Итак, г. Полевой нашел в поэзии Жуковского недовольство земным, стремление к небесному, юношескую мечтательность, идеальную любовь и пр. и пр., что и другие, больше или меньше, лучше или хуже, находили в ней; но он не сказал, что такое это найденное им, и оно осталось для него искомым.

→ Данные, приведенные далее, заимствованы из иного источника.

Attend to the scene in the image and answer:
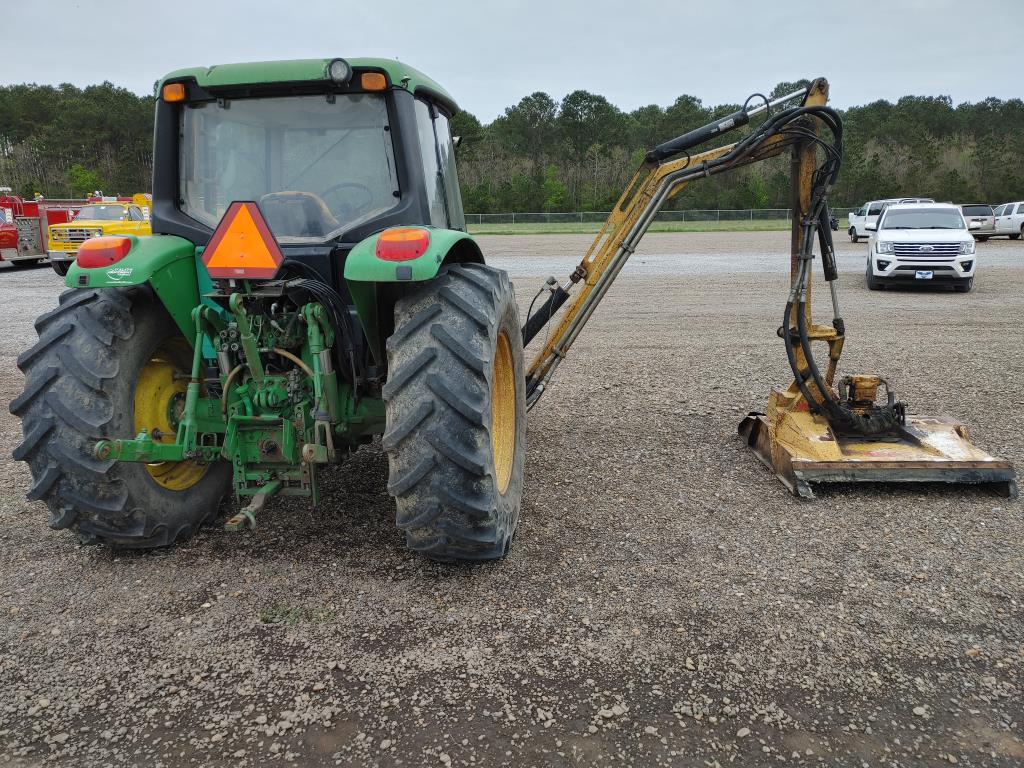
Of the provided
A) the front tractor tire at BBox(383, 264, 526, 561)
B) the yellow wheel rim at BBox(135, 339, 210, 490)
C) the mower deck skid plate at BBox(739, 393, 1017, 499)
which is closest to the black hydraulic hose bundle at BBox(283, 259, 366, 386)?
the front tractor tire at BBox(383, 264, 526, 561)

Так как объяс­нения найденного и расхваленного им в поэзии Жуковского он искал не в философской мысли, а в своих личных мнениях,— то это найденное и расхваленное и явилось чем-то случайным и, следственно, бессмысленным. Удивительно ли после этого, что поэзия Жуковского стала у г. Полевого кругом виновата за то именно, чем он в ней восхищается, следственно, без вины вино­вата?.. Это ли критика? это ли оценка поэта? Задача истинной критики — отыскать в созданиях поэта общее, а не частное; че­ловеческое, а не людское; вечное, а не временное; необходимое, а не случайное,— и определить, на основании общего, то есть идеи, цену, достоинство, место и важность поэта. А то ли сделал г. По­левой, так много наговорив о Жуковском?..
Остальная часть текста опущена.